PROVIDED TEXT:
Please help me understand the actual idea being conveyed here. Thank you.
What you're overlooking is that there aren't any "gaps." The rationals form a "dense" subset of the reals, which means that any open set in the reals contains at least one rational number.
The usual way in which Dedekind cuts are used to define the reals is to define a Dedekind cut as $\{R \subset \Bbb Q ~ \vert ~ x \in R \Rightarrow \forall y \lt x ~ (y \in R) \}, \text{ where } R \neq \emptyset, \Bbb Q$. We think of a real number as simply all rationals (strictly) less than that number. So, for example, in this construction we think of $\pi$ as $\{x \in \Bbb Q~ \vert ~ x \lt \pi ~ \}$.
Sets are not the same things as numbers and the sets actually "fit" in the "gaps".
And as a cut is a set that has no maximum element it need match up with any rational number. (That's actually the entire point.)

RAW RECORDS:
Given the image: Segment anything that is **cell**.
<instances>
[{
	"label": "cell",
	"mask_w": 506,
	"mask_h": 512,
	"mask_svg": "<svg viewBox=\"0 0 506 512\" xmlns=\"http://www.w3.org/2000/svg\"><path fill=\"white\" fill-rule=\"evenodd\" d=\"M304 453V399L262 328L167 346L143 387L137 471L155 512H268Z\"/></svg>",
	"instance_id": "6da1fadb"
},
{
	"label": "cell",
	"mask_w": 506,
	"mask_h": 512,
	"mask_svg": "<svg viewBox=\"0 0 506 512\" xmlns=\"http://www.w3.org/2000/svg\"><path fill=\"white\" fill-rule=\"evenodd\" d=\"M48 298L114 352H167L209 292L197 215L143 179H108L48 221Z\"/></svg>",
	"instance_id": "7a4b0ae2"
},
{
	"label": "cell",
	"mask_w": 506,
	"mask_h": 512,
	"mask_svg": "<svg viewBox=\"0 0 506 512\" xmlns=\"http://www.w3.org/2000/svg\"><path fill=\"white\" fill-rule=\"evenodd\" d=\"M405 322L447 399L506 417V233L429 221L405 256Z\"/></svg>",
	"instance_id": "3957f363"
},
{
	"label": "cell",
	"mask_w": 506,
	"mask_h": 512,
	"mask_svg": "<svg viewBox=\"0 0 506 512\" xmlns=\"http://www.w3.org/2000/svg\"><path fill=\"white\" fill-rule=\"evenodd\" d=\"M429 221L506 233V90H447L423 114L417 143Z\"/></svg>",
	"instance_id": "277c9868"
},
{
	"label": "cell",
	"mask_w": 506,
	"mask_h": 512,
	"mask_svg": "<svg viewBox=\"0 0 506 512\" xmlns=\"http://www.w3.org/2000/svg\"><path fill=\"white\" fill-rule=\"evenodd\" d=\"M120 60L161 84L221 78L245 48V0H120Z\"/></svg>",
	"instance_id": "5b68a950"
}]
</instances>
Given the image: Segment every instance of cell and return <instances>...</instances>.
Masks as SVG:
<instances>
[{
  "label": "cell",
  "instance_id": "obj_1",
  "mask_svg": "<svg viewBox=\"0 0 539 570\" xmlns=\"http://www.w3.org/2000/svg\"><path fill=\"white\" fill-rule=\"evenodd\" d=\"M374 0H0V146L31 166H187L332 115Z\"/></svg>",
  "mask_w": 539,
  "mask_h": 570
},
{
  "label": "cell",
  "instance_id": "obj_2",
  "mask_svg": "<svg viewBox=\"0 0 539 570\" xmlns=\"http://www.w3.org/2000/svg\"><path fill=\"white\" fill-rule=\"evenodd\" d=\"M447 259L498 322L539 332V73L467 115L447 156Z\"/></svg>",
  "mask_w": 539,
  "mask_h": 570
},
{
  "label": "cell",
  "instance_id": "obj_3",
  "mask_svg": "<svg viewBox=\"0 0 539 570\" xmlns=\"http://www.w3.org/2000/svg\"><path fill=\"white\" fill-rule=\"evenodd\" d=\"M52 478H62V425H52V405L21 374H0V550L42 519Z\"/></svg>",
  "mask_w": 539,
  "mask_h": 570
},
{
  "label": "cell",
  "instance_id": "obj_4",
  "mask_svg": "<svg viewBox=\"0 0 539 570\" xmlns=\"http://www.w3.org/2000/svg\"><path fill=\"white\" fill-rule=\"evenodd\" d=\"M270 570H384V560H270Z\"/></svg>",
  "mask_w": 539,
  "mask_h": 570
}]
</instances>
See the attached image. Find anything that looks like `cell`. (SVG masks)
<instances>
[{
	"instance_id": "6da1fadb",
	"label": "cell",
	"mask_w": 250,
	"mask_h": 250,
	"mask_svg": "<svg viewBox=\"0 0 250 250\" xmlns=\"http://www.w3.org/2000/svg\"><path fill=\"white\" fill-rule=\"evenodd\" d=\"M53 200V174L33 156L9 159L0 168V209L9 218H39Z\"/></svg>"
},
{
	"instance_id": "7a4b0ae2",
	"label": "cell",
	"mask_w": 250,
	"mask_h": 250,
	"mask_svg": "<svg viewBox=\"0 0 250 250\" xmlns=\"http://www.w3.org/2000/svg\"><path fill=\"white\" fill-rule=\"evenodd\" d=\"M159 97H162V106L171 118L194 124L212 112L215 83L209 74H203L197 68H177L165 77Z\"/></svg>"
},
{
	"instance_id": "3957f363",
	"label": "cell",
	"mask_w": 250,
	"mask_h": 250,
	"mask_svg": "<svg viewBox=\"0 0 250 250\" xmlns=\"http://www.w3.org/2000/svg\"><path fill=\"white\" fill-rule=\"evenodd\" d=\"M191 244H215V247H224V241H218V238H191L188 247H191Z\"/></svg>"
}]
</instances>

LIST OF TASKS:
1 - Which words does the thread on Dedekind cuts enclose in double quotation marks? List each distinct word once.
2 - Pick up the thread on Dedekind cuts after its final sentence and carry the explanation forward.

TASK ANSWERS:
1 - gaps, dense, fit

2 -
Consider this set: $A=\{q\in \mathbb Q|q < \frac 23\} $. This set is a "cut" (it fits all the criteria). And it sits directly "on top of" The rational number $\frac 23$ as clearly $\sup A=\frac 23$. In this way set $A$ is linked to and represents the real (and rational) number $\frac 23$.
Now consider the set $B=\{q\in \mathbb Q|q <0$ or $q^2 <2\} $. This set is also a cut. But it does not "sit on" any rational number as there is no rational number that is $\sup B $. This set falls into a "gap" between rational numbers. Set $B $ is linked to and represents the real (and irrational) number $\sqrt 2$.
Intuitively the idea behind the Dedeking cuts is the following. Assuming that you "know" what the real numbers are, then you can associate to each real number $a$ the set $$( - \infty ,a ) \cap \mathbb Q=: C_a$$
Now, a set $C_a$ satisfies the four axioms of definition of a Dedekind cut, and moreover, each Dedekind cut is exactly one and only one of the sets $C_a$. Indeed, if $C$ is a Dedekind cut, and $a= \sup(C)$ then $C=C_a$.
Because of this, the correspondence $a \leftrightarrow C_a$ is a bijection between the real numbers and the set of Dedekind cuts.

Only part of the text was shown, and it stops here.